_THE PROBLEM_. Your response should consist of the data that follows, repeated in full without alteration.

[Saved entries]

Segment Open

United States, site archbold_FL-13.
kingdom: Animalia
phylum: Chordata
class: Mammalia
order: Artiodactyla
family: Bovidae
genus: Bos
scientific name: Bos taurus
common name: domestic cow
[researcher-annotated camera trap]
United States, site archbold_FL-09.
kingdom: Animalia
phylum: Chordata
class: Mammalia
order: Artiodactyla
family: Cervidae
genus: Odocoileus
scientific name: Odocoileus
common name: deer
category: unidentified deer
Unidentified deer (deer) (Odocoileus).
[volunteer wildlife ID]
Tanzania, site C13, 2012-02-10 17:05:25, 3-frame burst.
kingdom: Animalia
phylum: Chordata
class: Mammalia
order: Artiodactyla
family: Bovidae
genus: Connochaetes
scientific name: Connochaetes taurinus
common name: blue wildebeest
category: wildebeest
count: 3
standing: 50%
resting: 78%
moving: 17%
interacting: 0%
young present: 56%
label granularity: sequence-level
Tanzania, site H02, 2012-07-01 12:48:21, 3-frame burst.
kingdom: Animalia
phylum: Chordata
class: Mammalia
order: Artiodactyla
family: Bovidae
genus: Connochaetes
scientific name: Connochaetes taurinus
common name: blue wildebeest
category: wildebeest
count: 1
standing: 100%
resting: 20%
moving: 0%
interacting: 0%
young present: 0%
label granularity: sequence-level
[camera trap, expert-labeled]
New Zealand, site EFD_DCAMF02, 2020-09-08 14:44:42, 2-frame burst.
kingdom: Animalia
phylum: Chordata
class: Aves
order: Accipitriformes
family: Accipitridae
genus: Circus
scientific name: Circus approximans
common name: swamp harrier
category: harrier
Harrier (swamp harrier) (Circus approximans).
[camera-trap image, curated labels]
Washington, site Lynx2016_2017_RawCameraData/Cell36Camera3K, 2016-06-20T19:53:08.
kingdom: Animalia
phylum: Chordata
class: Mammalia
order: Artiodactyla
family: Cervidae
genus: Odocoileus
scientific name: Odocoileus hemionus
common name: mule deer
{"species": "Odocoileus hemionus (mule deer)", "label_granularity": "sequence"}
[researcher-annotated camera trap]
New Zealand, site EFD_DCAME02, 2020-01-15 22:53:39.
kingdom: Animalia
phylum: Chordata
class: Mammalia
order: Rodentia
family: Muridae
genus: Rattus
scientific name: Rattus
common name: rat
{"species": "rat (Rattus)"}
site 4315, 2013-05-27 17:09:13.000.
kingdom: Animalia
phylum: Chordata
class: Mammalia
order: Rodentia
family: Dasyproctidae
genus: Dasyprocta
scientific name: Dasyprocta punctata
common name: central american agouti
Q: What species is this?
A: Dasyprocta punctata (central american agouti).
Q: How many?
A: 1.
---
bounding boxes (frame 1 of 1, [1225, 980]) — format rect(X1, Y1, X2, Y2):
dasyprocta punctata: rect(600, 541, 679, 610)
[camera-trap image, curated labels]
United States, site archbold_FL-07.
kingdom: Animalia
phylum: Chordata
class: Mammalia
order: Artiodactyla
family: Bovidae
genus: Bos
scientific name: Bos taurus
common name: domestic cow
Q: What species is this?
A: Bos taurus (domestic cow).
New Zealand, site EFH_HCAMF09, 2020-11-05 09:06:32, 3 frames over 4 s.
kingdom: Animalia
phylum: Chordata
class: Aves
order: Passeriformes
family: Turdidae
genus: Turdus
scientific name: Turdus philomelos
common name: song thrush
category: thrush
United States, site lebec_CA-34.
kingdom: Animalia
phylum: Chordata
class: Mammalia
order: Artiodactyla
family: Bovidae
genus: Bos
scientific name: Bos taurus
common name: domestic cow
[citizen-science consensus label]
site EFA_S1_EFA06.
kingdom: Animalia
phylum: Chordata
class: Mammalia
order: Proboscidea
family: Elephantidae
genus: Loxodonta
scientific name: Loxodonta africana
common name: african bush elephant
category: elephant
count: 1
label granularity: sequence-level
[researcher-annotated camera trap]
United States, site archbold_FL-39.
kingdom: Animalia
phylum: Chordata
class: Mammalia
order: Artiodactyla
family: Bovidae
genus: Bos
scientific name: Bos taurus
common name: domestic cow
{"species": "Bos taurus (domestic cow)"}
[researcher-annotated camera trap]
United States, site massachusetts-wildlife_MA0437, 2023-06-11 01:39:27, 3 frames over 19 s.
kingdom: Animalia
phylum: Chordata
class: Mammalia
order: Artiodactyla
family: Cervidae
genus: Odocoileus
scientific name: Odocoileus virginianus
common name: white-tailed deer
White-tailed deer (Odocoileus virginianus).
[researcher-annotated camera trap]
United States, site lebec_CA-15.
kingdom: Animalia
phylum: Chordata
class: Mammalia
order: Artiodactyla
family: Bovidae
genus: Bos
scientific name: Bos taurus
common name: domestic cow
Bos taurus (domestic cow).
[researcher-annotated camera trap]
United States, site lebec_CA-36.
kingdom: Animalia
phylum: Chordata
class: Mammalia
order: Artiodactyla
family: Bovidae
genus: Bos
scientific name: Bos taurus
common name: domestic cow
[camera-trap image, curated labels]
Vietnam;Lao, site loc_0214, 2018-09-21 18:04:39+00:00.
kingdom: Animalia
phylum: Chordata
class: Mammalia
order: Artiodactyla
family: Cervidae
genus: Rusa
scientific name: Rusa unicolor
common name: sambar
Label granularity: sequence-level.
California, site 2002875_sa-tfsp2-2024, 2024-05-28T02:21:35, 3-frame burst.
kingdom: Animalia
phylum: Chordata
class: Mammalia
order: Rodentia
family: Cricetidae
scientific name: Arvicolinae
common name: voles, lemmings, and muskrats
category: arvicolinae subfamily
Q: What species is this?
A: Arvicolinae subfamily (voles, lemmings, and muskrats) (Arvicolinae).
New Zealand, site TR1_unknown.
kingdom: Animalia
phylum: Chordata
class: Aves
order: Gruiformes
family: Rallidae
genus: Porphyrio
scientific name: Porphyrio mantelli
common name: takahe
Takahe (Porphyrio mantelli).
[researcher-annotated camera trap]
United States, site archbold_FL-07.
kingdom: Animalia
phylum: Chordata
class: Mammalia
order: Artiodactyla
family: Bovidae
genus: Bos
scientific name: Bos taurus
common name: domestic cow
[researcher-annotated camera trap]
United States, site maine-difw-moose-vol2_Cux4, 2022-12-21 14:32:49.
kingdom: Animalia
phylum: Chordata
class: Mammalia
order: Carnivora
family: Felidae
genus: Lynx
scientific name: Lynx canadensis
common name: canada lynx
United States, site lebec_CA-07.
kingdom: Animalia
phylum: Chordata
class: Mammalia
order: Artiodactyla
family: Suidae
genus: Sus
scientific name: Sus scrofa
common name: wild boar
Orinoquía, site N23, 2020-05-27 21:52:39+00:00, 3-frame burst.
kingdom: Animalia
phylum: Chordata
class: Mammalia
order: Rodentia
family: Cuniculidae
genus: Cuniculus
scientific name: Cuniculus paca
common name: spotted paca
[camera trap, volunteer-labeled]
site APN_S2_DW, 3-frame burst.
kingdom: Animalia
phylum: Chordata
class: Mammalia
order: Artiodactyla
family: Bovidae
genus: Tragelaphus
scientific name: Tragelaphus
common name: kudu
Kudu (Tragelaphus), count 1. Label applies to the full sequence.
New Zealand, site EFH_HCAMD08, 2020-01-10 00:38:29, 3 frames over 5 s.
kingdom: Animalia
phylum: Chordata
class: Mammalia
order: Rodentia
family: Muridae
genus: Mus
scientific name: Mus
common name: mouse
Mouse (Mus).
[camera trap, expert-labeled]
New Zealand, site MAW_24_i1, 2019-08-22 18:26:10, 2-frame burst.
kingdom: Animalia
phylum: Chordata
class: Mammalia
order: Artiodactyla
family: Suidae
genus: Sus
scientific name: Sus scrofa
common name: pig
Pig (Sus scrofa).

Segment Closed

_REPLY_.
United States, site archbold_FL-13.
kingdom: Animalia
phylum: Chordata
class: Mammalia
order: Artiodactyla
family: Bovidae
genus: Bos
scientific name: Bos taurus
common name: domestic cow
[researcher-annotated camera trap]
United States, site archbold_FL-09.
kingdom: Animalia
phylum: Chordata
class: Mammalia
order: Artiodactyla
family: Cervidae
genus: Odocoileus
scientific name: Odocoileus
common name: deer
category: unidentified deer
Unidentified deer (deer) (Odocoileus).
[volunteer wildlife ID]
Tanzania, site C13, 2012-02-10 17:05:25, 3-frame burst.
kingdom: Animalia
phylum: Chordata
class: Mammalia
order: Artiodactyla
family: Bovidae
genus: Connochaetes
scientific name: Connochaetes taurinus
common name: blue wildebeest
category: wildebeest
count: 3
standing: 50%
resting: 78%
moving: 17%
interacting: 0%
young present: 56%
label granularity: sequence-level
Tanzania, site H02, 2012-07-01 12:48:21, 3-frame burst.
kingdom: Animalia
phylum: Chordata
class: Mammalia
order: Artiodactyla
family: Bovidae
genus: Connochaetes
scientific name: Connochaetes taurinus
common name: blue wildebeest
category: wildebeest
count: 1
standing: 100%
resting: 20%
moving: 0%
interacting: 0%
young present: 0%
label granularity: sequence-level
[camera trap, expert-labeled]
New Zealand, site EFD_DCAMF02, 2020-09-08 14:44:42, 2-frame burst.
kingdom: Animalia
phylum: Chordata
class: Aves
order: Accipitriformes
family: Accipitridae
genus: Circus
scientific name: Circus approximans
common name: swamp harrier
category: harrier
Harrier (swamp harrier) (Circus approximans).
[camera-trap image, curated labels]
Washington, site Lynx2016_2017_RawCameraData/Cell36Camera3K, 2016-06-20T19:53:08.
kingdom: Animalia
phylum: Chordata
class: Mammalia
order: Artiodactyla
family: Cervidae
genus: Odocoileus
scientific name: Odocoileus hemionus
common name: mule deer
{"species": "Odocoileus hemionus (mule deer)", "label_granularity": "sequence"}
[researcher-annotated camera trap]
New Zealand, site EFD_DCAME02, 2020-01-15 22:53:39.
kingdom: Animalia
phylum: Chordata
class: Mammalia
order: Rodentia
family: Muridae
genus: Rattus
scientific name: Rattus
common name: rat
{"species": "rat (Rattus)"}
site 4315, 2013-05-27 17:09:13.000.
kingdom: Animalia
phylum: Chordata
class: Mammalia
order: Rodentia
family: Dasyproctidae
genus: Dasyprocta
scientific name: Dasyprocta punctata
common name: central american agouti
Q: What species is this?
A: Dasyprocta punctata (central american agouti).
Q: How many?
A: 1.
---
bounding boxes (frame 1 of 1, [1225, 980]) — format rect(X1, Y1, X2, Y2):
dasyprocta punctata: rect(600, 541, 679, 610)
[camera-trap image, curated labels]
United States, site archbold_FL-07.
kingdom: Animalia
phylum: Chordata
class: Mammalia
order: Artiodactyla
family: Bovidae
genus: Bos
scientific name: Bos taurus
common name: domestic cow
Q: What species is this?
A: Bos taurus (domestic cow).
New Zealand, site EFH_HCAMF09, 2020-11-05 09:06:32, 3 frames over 4 s.
kingdom: Animalia
phylum: Chordata
class: Aves
order: Passeriformes
family: Turdidae
genus: Turdus
scientific name: Turdus philomelos
common name: song thrush
category: thrush
United States, site lebec_CA-34.
kingdom: Animalia
phylum: Chordata
class: Mammalia
order: Artiodactyla
family: Bovidae
genus: Bos
scientific name: Bos taurus
common name: domestic cow
[citizen-science consensus label]
site EFA_S1_EFA06.
kingdom: Animalia
phylum: Chordata
class: Mammalia
order: Proboscidea
family: Elephantidae
genus: Loxodonta
scientific name: Loxodonta africana
common name: african bush elephant
category: elephant
count: 1
label granularity: sequence-level
[researcher-annotated camera trap]
United States, site archbold_FL-39.
kingdom: Animalia
phylum: Chordata
class: Mammalia
order: Artiodactyla
family: Bovidae
genus: Bos
scientific name: Bos taurus
common name: domestic cow
{"species": "Bos taurus (domestic cow)"}
[researcher-annotated camera trap]
United States, site massachusetts-wildlife_MA0437, 2023-06-11 01:39:27, 3 frames over 19 s.
kingdom: Animalia
phylum: Chordata
class: Mammalia
order: Artiodactyla
family: Cervidae
genus: Odocoileus
scientific name: Odocoileus virginianus
common name: white-tailed deer
White-tailed deer (Odocoileus virginianus).
[researcher-annotated camera trap]
United States, site lebec_CA-15.
kingdom: Animalia
phylum: Chordata
class: Mammalia
order: Artiodactyla
family: Bovidae
genus: Bos
scientific name: Bos taurus
common name: domestic cow
Bos taurus (domestic cow).
[researcher-annotated camera trap]
United States, site lebec_CA-36.
kingdom: Animalia
phylum: Chordata
class: Mammalia
order: Artiodactyla
family: Bovidae
genus: Bos
scientific name: Bos taurus
common name: domestic cow
[camera-trap image, curated labels]
Vietnam;Lao, site loc_0214, 2018-09-21 18:04:39+00:00.
kingdom: Animalia
phylum: Chordata
class: Mammalia
order: Artiodactyla
family: Cervidae
genus: Rusa
scientific name: Rusa unicolor
common name: sambar
Label granularity: sequence-level.
California, site 2002875_sa-tfsp2-2024, 2024-05-28T02:21:35, 3-frame burst.
kingdom: Animalia
phylum: Chordata
class: Mammalia
order: Rodentia
family: Cricetidae
scientific name: Arvicolinae
common name: voles, lemmings, and muskrats
category: arvicolinae subfamily
Q: What species is this?
A: Arvicolinae subfamily (voles, lemmings, and muskrats) (Arvicolinae).
New Zealand, site TR1_unknown.
kingdom: Animalia
phylum: Chordata
class: Aves
order: Gruiformes
family: Rallidae
genus: Porphyrio
scientific name: Porphyrio mantelli
common name: takahe
Takahe (Porphyrio mantelli).
[researcher-annotated camera trap]
United States, site archbold_FL-07.
kingdom: Animalia
phylum: Chordata
class: Mammalia
order: Artiodactyla
family: Bovidae
genus: Bos
scientific name: Bos taurus
common name: domestic cow
[researcher-annotated camera trap]
United States, site maine-difw-moose-vol2_Cux4, 2022-12-21 14:32:49.
kingdom: Animalia
phylum: Chordata
class: Mammalia
order: Carnivora
family: Felidae
genus: Lynx
scientific name: Lynx canadensis
common name: canada lynx
United States, site lebec_CA-07.
kingdom: Animalia
phylum: Chordata
class: Mammalia
order: Artiodactyla
family: Suidae
genus: Sus
scientific name: Sus scrofa
common name: wild boar
Orinoquía, site N23, 2020-05-27 21:52:39+00:00, 3-frame burst.
kingdom: Animalia
phylum: Chordata
class: Mammalia
order: Rodentia
family: Cuniculidae
genus: Cuniculus
scientific name: Cuniculus paca
common name: spotted paca
[camera trap, volunteer-labeled]
site APN_S2_DW, 3-frame burst.
kingdom: Animalia
phylum: Chordata
class: Mammalia
order: Artiodactyla
family: Bovidae
genus: Tragelaphus
scientific name: Tragelaphus
common name: kudu
Kudu (Tragelaphus), count 1. Label applies to the full sequence.
New Zealand, site EFH_HCAMD08, 2020-01-10 00:38:29, 3 frames over 5 s.
kingdom: Animalia
phylum: Chordata
class: Mammalia
order: Rodentia
family: Muridae
genus: Mus
scientific name: Mus
common name: mouse
Mouse (Mus).
[camera trap, expert-labeled]
New Zealand, site MAW_24_i1, 2019-08-22 18:26:10, 2-frame burst.
kingdom: Animalia
phylum: Chordata
class: Mammalia
order: Artiodactyla
family: Suidae
genus: Sus
scientific name: Sus scrofa
common name: pig
Pig (Sus scrofa).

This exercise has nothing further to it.